Le sujet a suscité l’intérêt des caricaturistes, à commencer par
Honoré Daumier (1808-1879), qui suit le Congrès de 1849 et publie du 7 au 12 septembre, dans
le Charivari, une suite de portraits des principaux orateurs, sous le titre
Souvenirs du Congrès de la paix . Il ne ménage ni Victor Hugo, ni le vice-président du congrès,
Richard Cobden (1804-1865), industriel et homme d’État libéral britannique.
Le Charivari n’est numérisé dans Gallica que pour les
années 1832-1833, mais certaines caricatures de Daumier sont accessibles « à la pièce » dans la bibliothèque numérique.
« La Paix universelle étant décrétée, l'honorable sir Cobden trouve moyen d'utiliser les généraux qui se croisaient les bras »..., en faisant cirer ses souliers par l'un d'eux, et porter son baluchon par un autre.
« Disciples de Mr Cobden, dans l'exercice de leurs pacifiques fonctions
»..., qui consistent à martyriser un chien en voulant le soigner, ou à séparer à coups de parapluie des chiens qui se battent.

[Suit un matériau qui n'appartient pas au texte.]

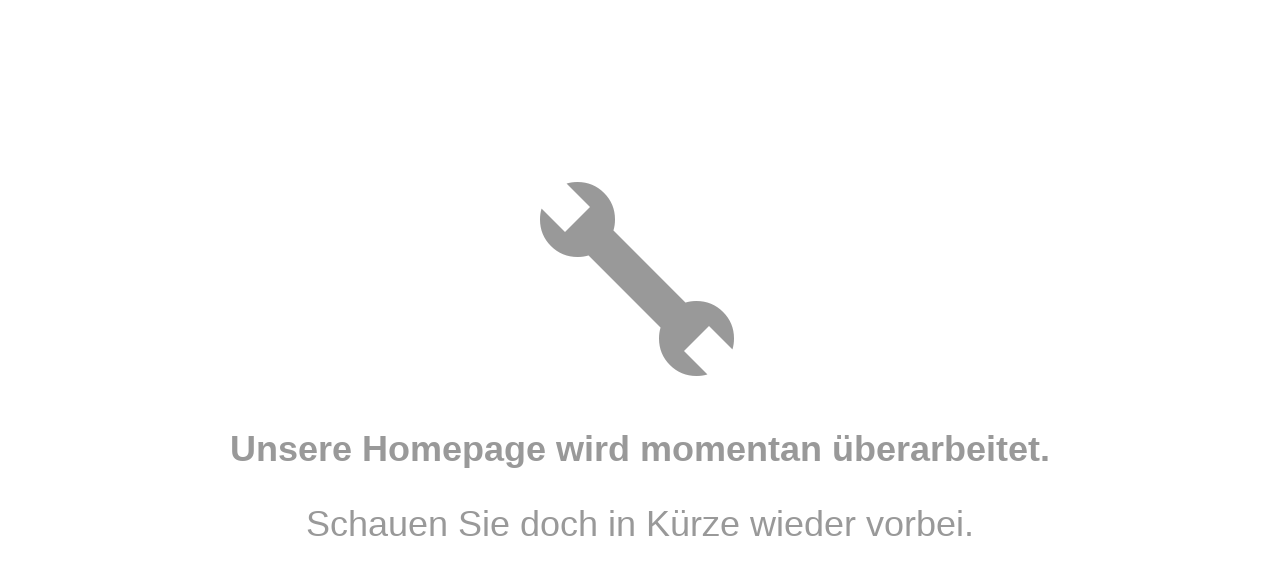

--- FILE ---
content_type: text/html; charset=utf-8
request_url: https://www.antarismakler.de/
body_size: 668
content:
<!DOCTYPE html>
<html lang="de" itemscope itemtype="https://schema.org/WebPage">
<head>
<meta http-equiv="Content-Type" content="text/html; charset=utf-8" />
<title>Diese Seite ist in Bearbeitung</title><meta name="generator" content="cm Homepage-Baukasten"/><style>
			 @charset "UTF-8";
@font-face {
font-family: 'icomoon';
src: url('/eh-content/fonts/icomoon-small/fonts/icomoon-small.eot');
src: url('/eh-content/fonts/icomoon-small/fonts/icomoon-small.eot?#iefix') format('embedded-opentype'), url('/eh-content/fonts/icomoon-small/fonts/icomoon-small.svg#icomoon-small') format('svg'), url('/eh-content/fonts/icomoon-small/fonts/icomoon-small.woff') format('woff'), url('/eh-content/fonts/icomoon-small/fonts/icomoon-small.ttf') format('truetype');
font-weight: normal;
font-style: normal
}
				html {
					height: 100%;
					display: table;
					width: 100%;
				}
				body {
					display: table-cell;
					vertical-align: middle;
			 		text-align: center;
			 		font-family: Arial, Helvetica, sans-serif;
			 		color: #999;
			 		font-size: 36px;
				}
			 	a:link,
			 	a:visited,
			 	a:hover,
			 	a:active {
				 	color: #555;
				}
			 	.sign { 
			 		margin: 0 auto; 
			 		padding: 0px 0px 30px 0px;
			 	}
			 	.sign:before { 
			 		font-family: 'icomoon'; 
			 		font-size: 200px;
			 	} 
			 	.sign.wrench3:before { 
			 		content: '\eb57';
			 	} 
			 	.sign.construction:before { 
			 		content: '\eb7a';
			 	} 
			 	.sign.search:before { 
			 		content: '\eb30';
			 	} 
			 	strong {
					display: block;
					line-height: 1.4em;
					padding-bottom: 0.8em;
					padding-top: 0.5em;
				}
			 </style>
			 <!--USER:19452-->
			 </head><body><div class="wrapper"><div class="sign wrench3"></div><strong>Unsere Homepage wird momentan &uuml;berarbeitet.</strong>Schauen Sie doch in K&uuml;rze wieder vorbei.</div>
</body>
</html>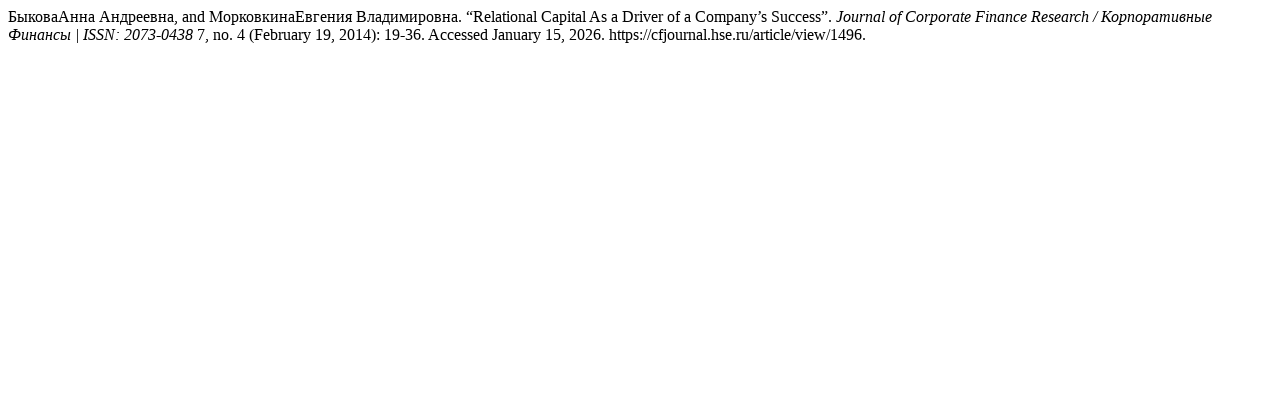

--- FILE ---
content_type: text/html; charset=UTF-8
request_url: https://cfjournal.hse.ru/citationstylelanguage/get/turabian-fullnote-bibliography?submissionId=1496
body_size: 366
content:
<div class="csl-bib-body">
  <div class="csl-entry">БыковаАнна Андреевна, and МорковкинаЕвгения Владимировна. “Relational Capital As a Driver of a Company’s Success”. <i>Journal of Corporate Finance Research / Корпоративные Финансы | ISSN: 2073-0438</i> 7, no. 4 (February 19, 2014): 19-36. Accessed January 15, 2026. https://cfjournal.hse.ru/article/view/1496.</div>
</div>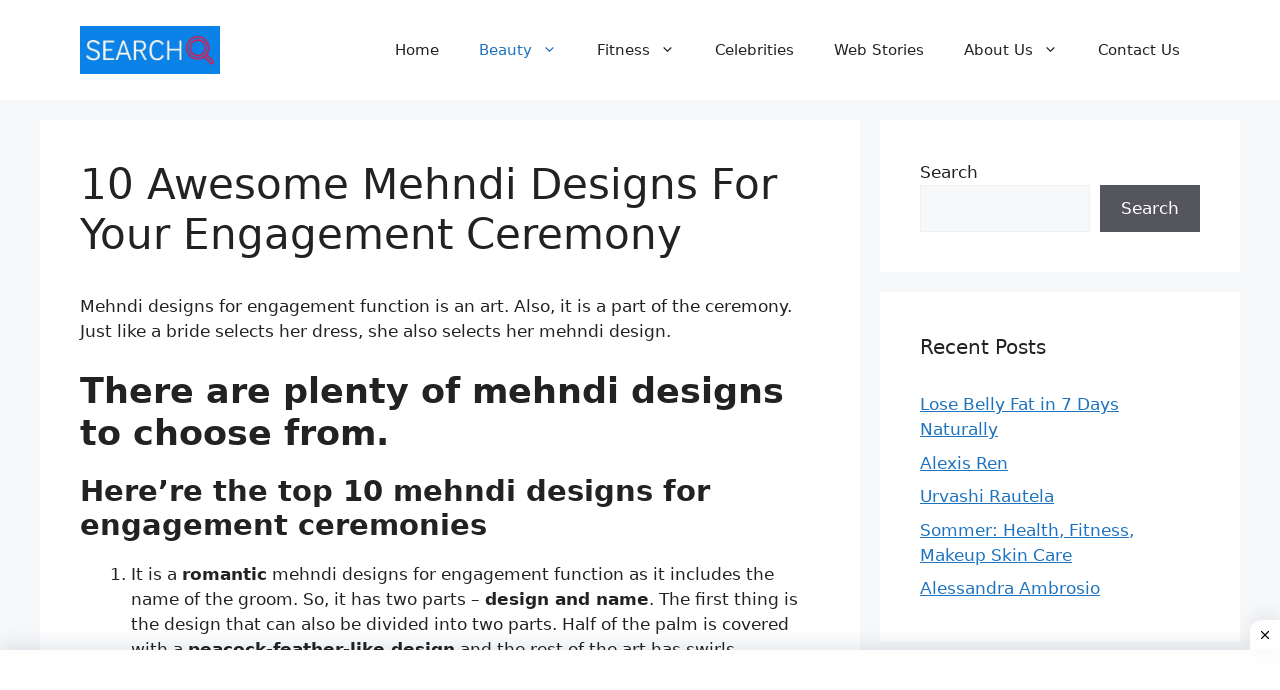

--- FILE ---
content_type: text/html; charset=utf-8
request_url: https://www.google.com/recaptcha/api2/aframe
body_size: 184
content:
<!DOCTYPE HTML><html><head><meta http-equiv="content-type" content="text/html; charset=UTF-8"></head><body><script nonce="HtugVEs1u49z_hBIK_LT8g">/** Anti-fraud and anti-abuse applications only. See google.com/recaptcha */ try{var clients={'sodar':'https://pagead2.googlesyndication.com/pagead/sodar?'};window.addEventListener("message",function(a){try{if(a.source===window.parent){var b=JSON.parse(a.data);var c=clients[b['id']];if(c){var d=document.createElement('img');d.src=c+b['params']+'&rc='+(localStorage.getItem("rc::a")?sessionStorage.getItem("rc::b"):"");window.document.body.appendChild(d);sessionStorage.setItem("rc::e",parseInt(sessionStorage.getItem("rc::e")||0)+1);localStorage.setItem("rc::h",'1768498489482');}}}catch(b){}});window.parent.postMessage("_grecaptcha_ready", "*");}catch(b){}</script></body></html>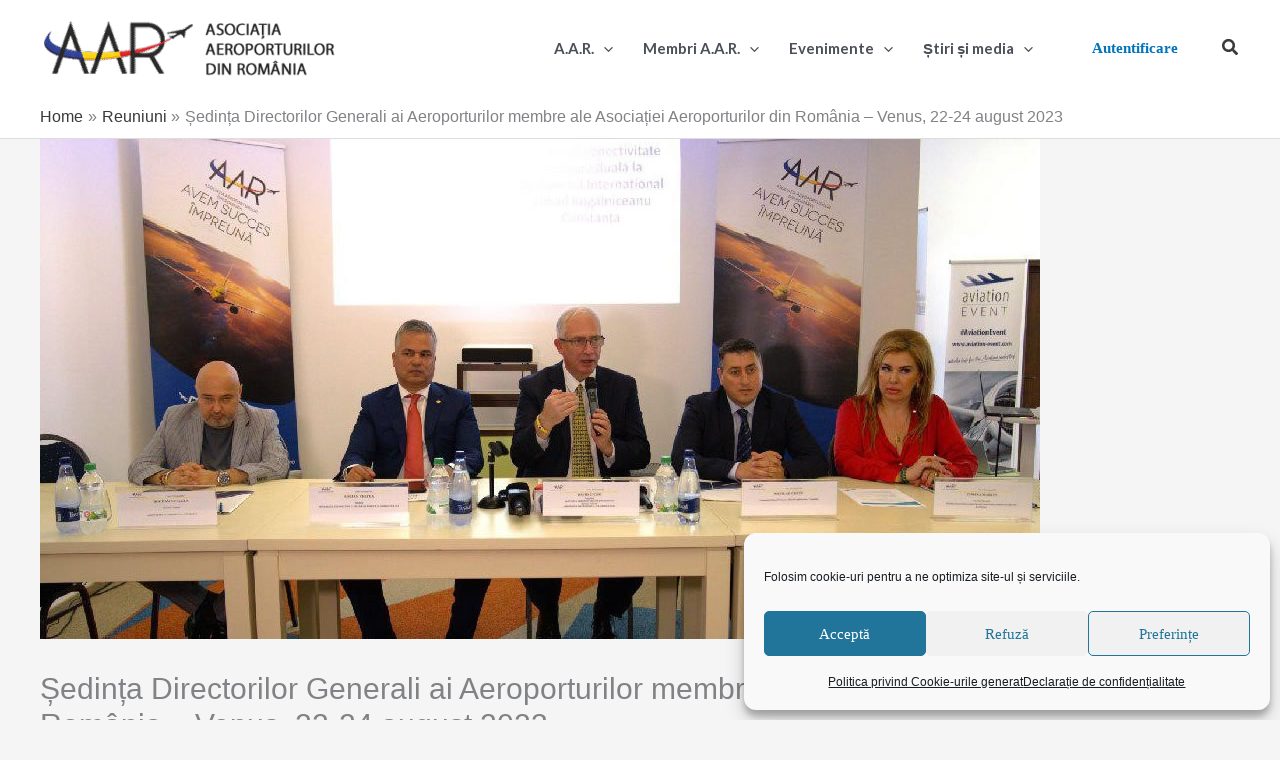

--- FILE ---
content_type: text/css; charset=UTF-8
request_url: https://airportaar.ro/wp-content/uploads/elementor/css/post-4735.css?ver=1768525037
body_size: -567
content:
.elementor-4735 .elementor-element.elementor-element-fb8335f{--spacer-size:20px;}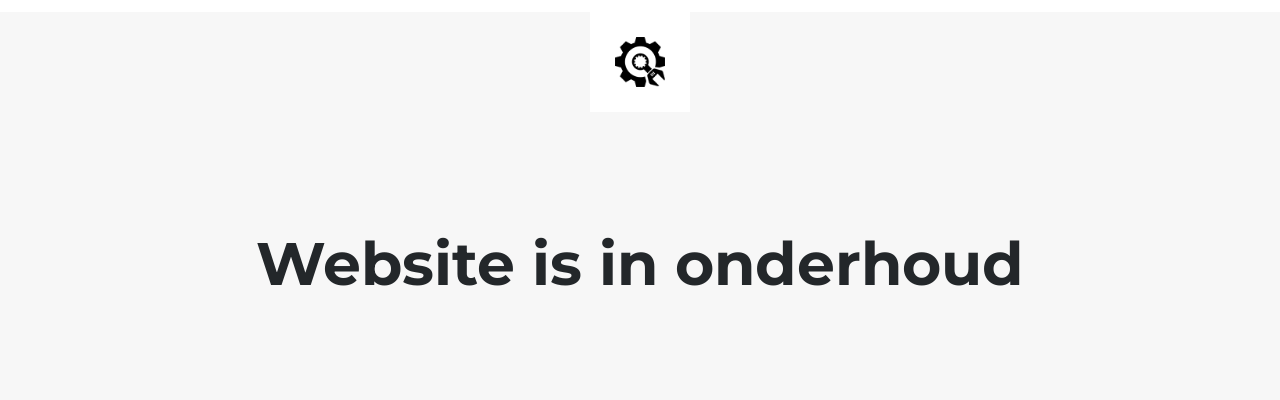

--- FILE ---
content_type: text/html; charset=UTF-8
request_url: https://slotenmakeraanhuis.nu/5-slotenmakertips-om-inbraken-voorkomen
body_size: 517
content:

<html lang="en">
  <head>
    <meta charset="utf-8">
    <meta http-equiv="X-UA-Compatible" content="IE=edge">
    <meta name="viewport" content="width=device-width, initial-scale=1">
    <title>Website is in onderhoud</title>
    <meta name="description" content="" />
    <meta name="generator" content="Gratis UnderConstructionPage plugin voor WordPress">
    <link rel="stylesheet" href="https://fonts.bunny.net/css?family=Montserrat:400,700">
    <link rel="stylesheet" href="https://slotenmakeraanhuis.nu/wp-content/plugins/under-construction-page/themes/css/bootstrap.min.css?v=4.00" type="text/css">
<link rel="stylesheet" href="https://slotenmakeraanhuis.nu/wp-content/plugins/under-construction-page/themes/css/common.css?v=4.00" type="text/css">
<link rel="stylesheet" href="https://slotenmakeraanhuis.nu/wp-content/plugins/under-construction-page/themes/plain_text/style.css?v=4.00" type="text/css">
<link rel="stylesheet" href="https://slotenmakeraanhuis.nu/wp-content/plugins/under-construction-page/themes/css/font-awesome.min.css?v=4.00" type="text/css">
<link rel="icon" href="https://slotenmakeraanhuis.nu/wp-content/plugins/under-construction-page/themes/images/favicon.png" />
  </head>

  <body>
    <header>
      <span id="logo-wrap">
        <img src="https://slotenmakeraanhuis.nu/wp-content/plugins/under-construction-page/themes/plain_text/ucp-cog.png" alt="Site is Under Construction" title="Site is Under Construction" id="logo">
      </span>
    </header>

    <div class="container">

      <div class="row">
        <div class="col-xs-12 col-md-12 col-lg-12">
          <h1>Website is in onderhoud</h1>
        </div>
      </div>

      <div class="row">
        <div class="col-xs-12 col-md-8 col-md-offset-2 col-lg-offset-2 col-lg-8">
          <p class="content"></p>
        </div>
      </div>

      <div class="row" id="social">
        <div class="col-xs-12 col-md-12 col-lg-12">
          
        </div>
      </div>

    </div>
    
  </body>
</html>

Le Congrès de la Paix de 1849 a, en outre, inspiré un
vaudeville à
Charles Desnoyer (1806-1858), et un « à-propos » (soit une « Œuvre de circonstance, notamment courte pièce de théâtre », selon le Centre National de Ressources Textuelles et Lexicales (
CNRTL)) à
Saint-Yves (1808-1871) et
Clairville (1811-1879). Cet « à-propos » fait référence à Victor Hugo, sous le pseudonyme d’Hector Gogo, « un sublime poète », et à Émile de Girardin, sous les traits d’un des personnages, Olivier, qui fait une promotion insistante de
La Presse, quotidien fondé par Girardin.
Par MM. Clairville et Saint-Yves (É. Déaddé), Paris, Beck, 1849.
Dans un contexte troublé comme celui du XIXe siècle, il n’est pas étonnant que ces auteurs aient été réservés quant à l’avènement d’une paix pérenne.
Marc Monnier (1829-1885), l’auteur genevois d’une comédie de marionnettes, intitulée le
Congrès de la paix, éditée un peu plus tardivement, en 1871, partageait ce même scepticisme. Il avertit le lecteur, en début de volume, de ne pas chercher dans les protagonistes de personnalités existantes. « Ces marionnettes ne figurent pas les membres du récent Congrès de Lausanne ; ce sont des types comiques et des personnages historiques, assemblés par la fantaisie de l’auteur, dans l’unique intention d’exprimer quelques doutes au sujet de la paix universelle et perpétuelle », écrit-il. Le congrès auquel il fait référence doit être celui de 1869 présidé, de nouveau, par Victor Hugo.
Par Marc-Monnier, Genève : F. Richard, 1871
Sur les réactions de la classe politique
Victor Hugo confirme son projet pour l’Europe devant l’Assemblée nationale, le 17 juillet 1851, dans son discours à l’encontre de la révision constitutionnelle demandée par Louis-Napoléon afin de pouvoir briguer un nouveau mandat présidentiel. La révision ne fut pas votée, précipitant le coup d’État du 2 décembre 1851. C’est au cours de ce discours de plus de trois heures qu’Hugo s’est violemment attaqué au prince-président, l’affublant du sobriquet de « Napoléon le petit », et prononce pour la première fois à l’Assemblée les mots d’ « États-Unis d’Europe »…
Le peuple français a taillé dans un granit indestructible et posé au milieu même du vieux continent monarchique la première assise de cet immense édifice de l’avenir, qui s’appellera un jour les États-Unis d’Europe !
Selon une note de l’éditeur :
« Ce mot, les États-Unis d’Europe, fit un effet d’étonnement […]. Il indigna la droite, et surtout l’égaya. Il y eut une explosion de rires, auxquels se mêlaient des apostrophes de toutes sortes. Le représentant Bancel en saisit au passage quelques-uns, et les nota. Les voici :
M. de Montalembert. – Les États-Unis d’Europe ! C’est trop fort. Hugo est fou.
M. Molé. - Les États-Unis d’Europe ! Voilà une idée ! Quelle extravagance !
M. Quentin Bauchard. – Ces poètes ! »
(Hugo Victor, Actes et paroles : I. Avant l'exil : 1841-1851. Paris, Michel Lévy frères, 1875, p. 334-335.)
Utopie, illusion, chimère, folie, extravagance… Les contemporains de Victor Hugo ne partagent donc pas tous la confiance qu’il exprime lors du Congrès de la Paix de 1849 en l’Europe et en l’avènement d’une paix durable. La « pensée hugolienne » évoluera elle-même vers plus de pessimisme avec l’exacerbation des tensions opposant la France et la Prusse.